§ **WHAT TO WORK ON**:
1. According to the episode review text, what score did Herc of Ain't It Cool News give the episode?
2. Rewrite a part of the episode review text, beginning at the words "Reviewers noted that" and stopping after "by ancient aliens.", and substitute "home planet" for "homeworld".
3. Pick up the text reviewing the episode from where it stops and write a continuation.
[start ARTICLE]
Reviewers noted that the episode copies the ending of the TOS episode "Let That Be Your Last Battlefield", with Bureau42 noting the simple switch of "using religion instead of racism".

Herc of Ain't It Cool News gave the episode 2.5 out of 5 and is critical of the episode for being a remake and notes that the episode "ends essentially as "Last Battlefield" did, with the antagonist learning firsthand that fanaticism has decimated his homeworld." He also sees similarities to other episodes: the ponytailed supermen of "Space Seed"; the hippy religious fanatics of "The Way to Eden", and Final Frontier; and echoes of the Bajorans from Deep Space Nine who worship artifacts left by ancient aliens.
[end ARTICLE]
[start LISTED ENTRIES]
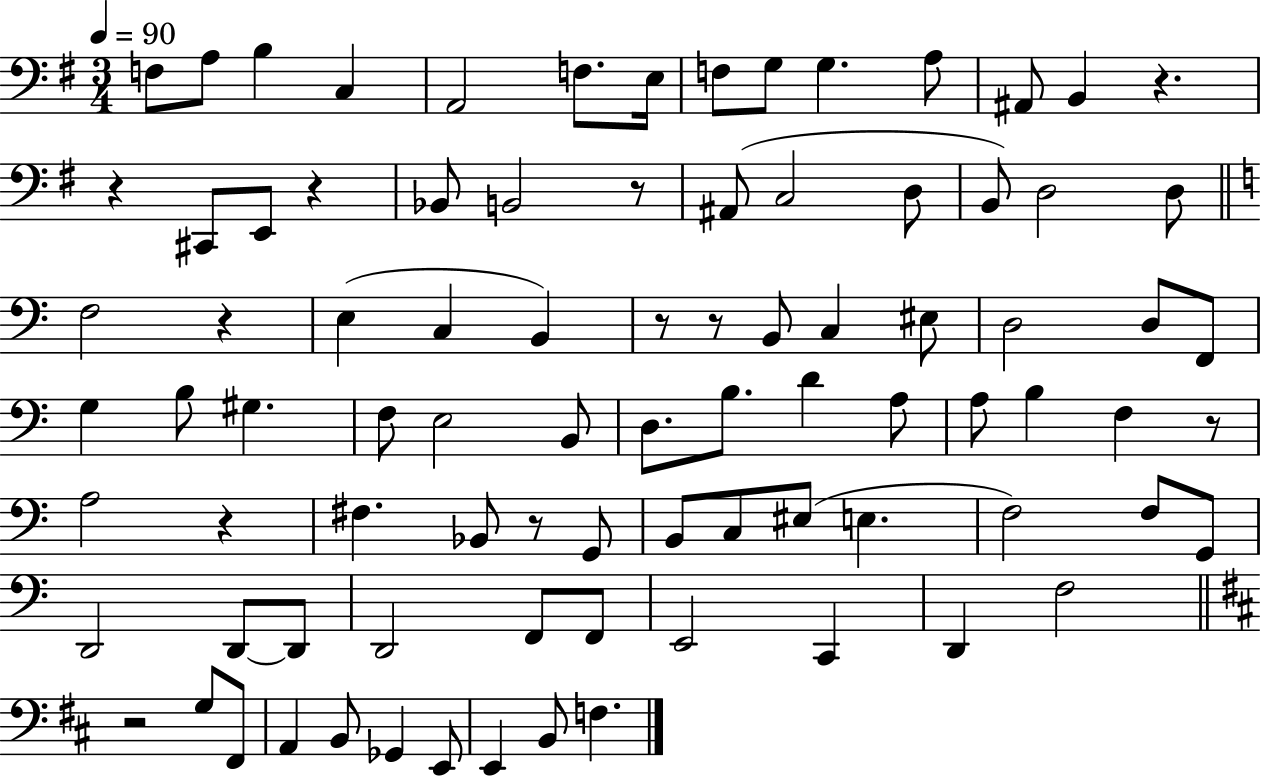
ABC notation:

X:1
T:Untitled
M:3/4
L:1/4
K:G
F,/2 A,/2 B, C, A,,2 F,/2 E,/4 F,/2 G,/2 G, A,/2 ^A,,/2 B,, z z ^C,,/2 E,,/2 z _B,,/2 B,,2 z/2 ^A,,/2 C,2 D,/2 B,,/2 D,2 D,/2 F,2 z E, C, B,, z/2 z/2 B,,/2 C, ^E,/2 D,2 D,/2 F,,/2 G, B,/2 ^G, F,/2 E,2 B,,/2 D,/2 B,/2 D A,/2 A,/2 B, F, z/2 A,2 z ^F, _B,,/2 z/2 G,,/2 B,,/2 C,/2 ^E,/2 E, F,2 F,/2 G,,/2 D,,2 D,,/2 D,,/2 D,,2 F,,/2 F,,/2 E,,2 C,, D,, F,2 z2 G,/2 ^F,,/2 A,, B,,/2 _G,, E,,/2 E,, B,,/2 F,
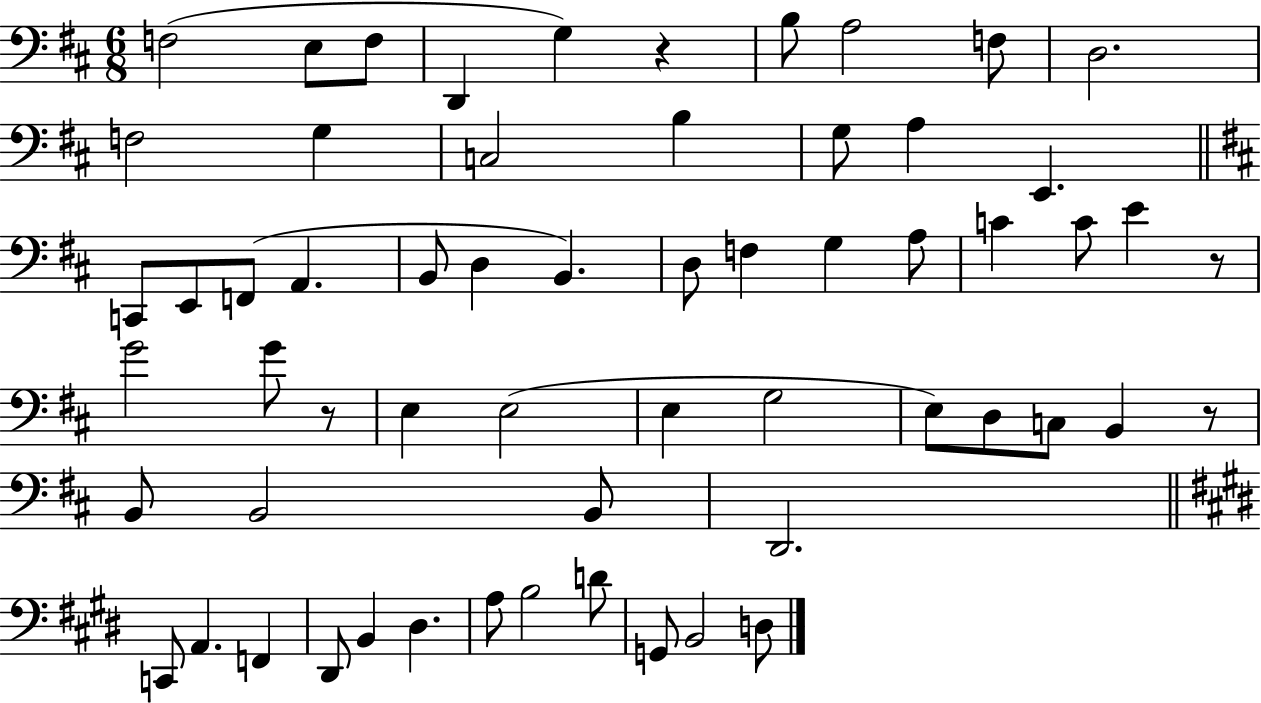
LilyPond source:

{
  \clef bass
  \numericTimeSignature
  \time 6/8
  \key d \major
  f2( e8 f8 | d,4 g4) r4 | b8 a2 f8 | d2. | \break f2 g4 | c2 b4 | g8 a4 e,4. | \bar "||" \break \key b \minor c,8 e,8 f,8( a,4. | b,8 d4 b,4.) | d8 f4 g4 a8 | c'4 c'8 e'4 r8 | \break g'2 g'8 r8 | e4 e2( | e4 g2 | e8) d8 c8 b,4 r8 | \break b,8 b,2 b,8 | d,2. | \bar "||" \break \key e \major c,8 a,4. f,4 | dis,8 b,4 dis4. | a8 b2 d'8 | g,8 b,2 d8 | \break \bar "|."
}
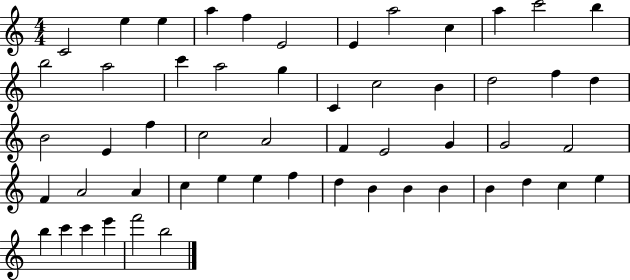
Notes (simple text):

C4/h E5/q E5/q A5/q F5/q E4/h E4/q A5/h C5/q A5/q C6/h B5/q B5/h A5/h C6/q A5/h G5/q C4/q C5/h B4/q D5/h F5/q D5/q B4/h E4/q F5/q C5/h A4/h F4/q E4/h G4/q G4/h F4/h F4/q A4/h A4/q C5/q E5/q E5/q F5/q D5/q B4/q B4/q B4/q B4/q D5/q C5/q E5/q B5/q C6/q C6/q E6/q F6/h B5/h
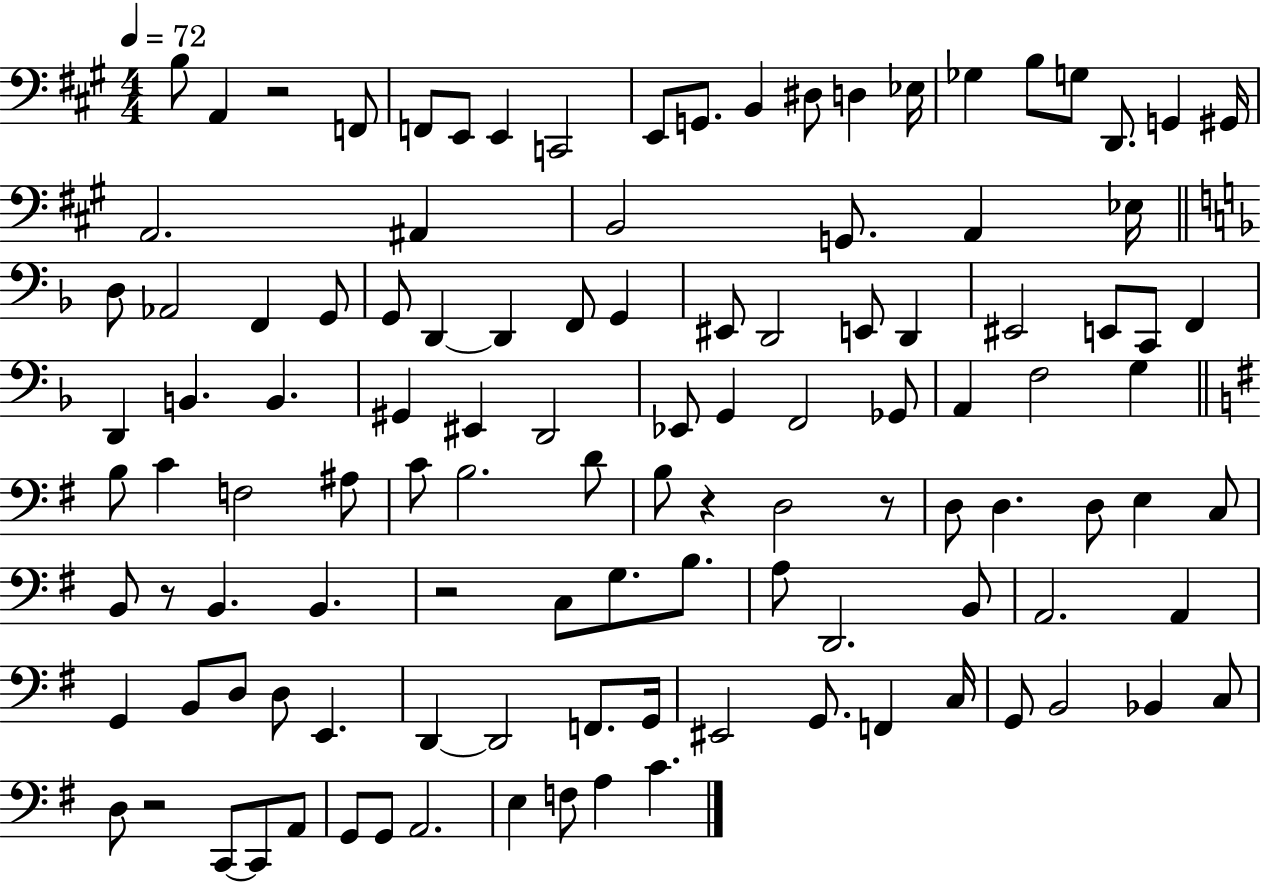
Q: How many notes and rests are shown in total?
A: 114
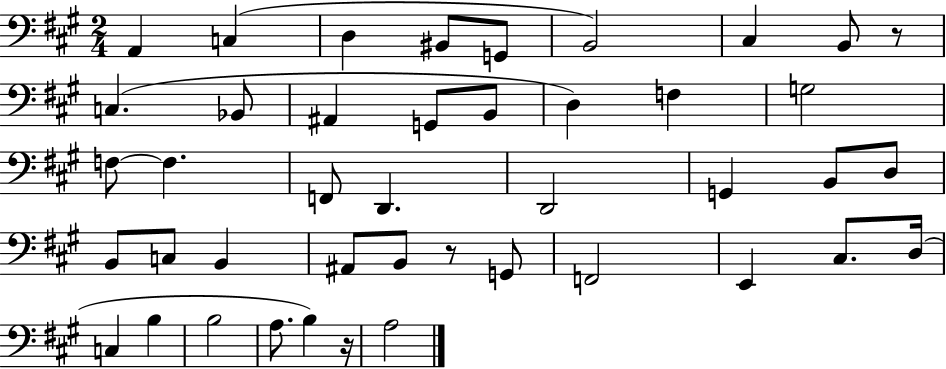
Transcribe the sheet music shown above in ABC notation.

X:1
T:Untitled
M:2/4
L:1/4
K:A
A,, C, D, ^B,,/2 G,,/2 B,,2 ^C, B,,/2 z/2 C, _B,,/2 ^A,, G,,/2 B,,/2 D, F, G,2 F,/2 F, F,,/2 D,, D,,2 G,, B,,/2 D,/2 B,,/2 C,/2 B,, ^A,,/2 B,,/2 z/2 G,,/2 F,,2 E,, ^C,/2 D,/4 C, B, B,2 A,/2 B, z/4 A,2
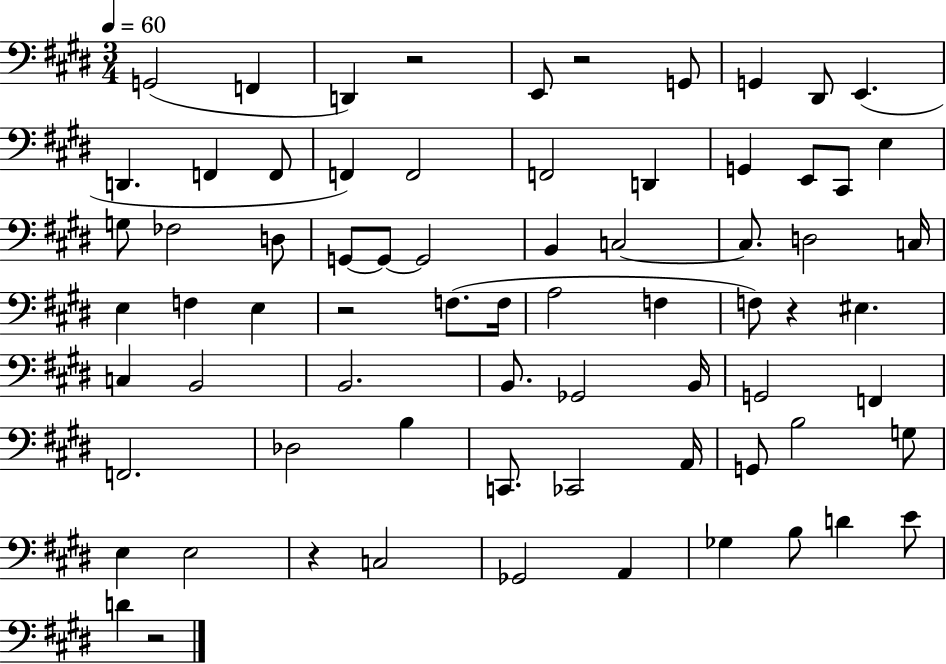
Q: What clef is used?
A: bass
[end LISTED ENTRIES]
§ **ANSWERS FOR THE TASKS**:
1. 2.5 out of 5

2.
Reviewers noted that the episode copies the ending of the TOS episode "Let That Be Your Last Battlefield", with Bureau42 noting the simple switch of "using religion instead of racism".

Herc of Ain't It Cool News gave the episode 2.5 out of 5 and is critical of the episode for being a remake and notes that the episode "ends essentially as "Last Battlefield" did, with the antagonist learning firsthand that fanaticism has decimated his home planet." He also sees similarities to other episodes: the ponytailed supermen of "Space Seed"; the hippy religious fanatics of "The Way to Eden", and Final Frontier; and echoes of the Bajorans from Deep Space Nine who worship artifacts left by ancient aliens.

3.
IGN gave the episode 7 out of 10, and wrote: "Overall, "Chosen Realm" has more positives than negatives, which puts it on the short of tolerable episodes during the run of Enterprise. This is the kind of episode the series should have been doing three years ago. Had there been this kind of foundation to build upon, maybe the series wouldn't be the train wreck that we're currently enduring."

Jammer discusses how Season 3 has taken on the habit of grabbing action/fighting sequences to drive the climax of episodes. So the absurd taking control of the Enterprise again by aliens provides an opportunity for "the action climax ... to become a predictable punctuation mark".

In 2021, The Digital Fix said that guest actor Conor O'Farrell delivered a strong performance in this episode.

Home media release 
"Chosen Realm" was released as part of the season three DVD box set, released in the United States on September 27, 2005. The Blu-ray release of Enterprise was announced in early 2013, and the season three box set was released on January 7, 2014. The Blu-Ray has a surround sound 5.1 DTS-HD Master Audio track for English, as well as German, French, and Japanese audio tracks in Dolby audio.

See also
 "Starship Mine" (TNG S6E18 (airdate March 29, 1993) Picard must battle terrorists for the Enterprise-D)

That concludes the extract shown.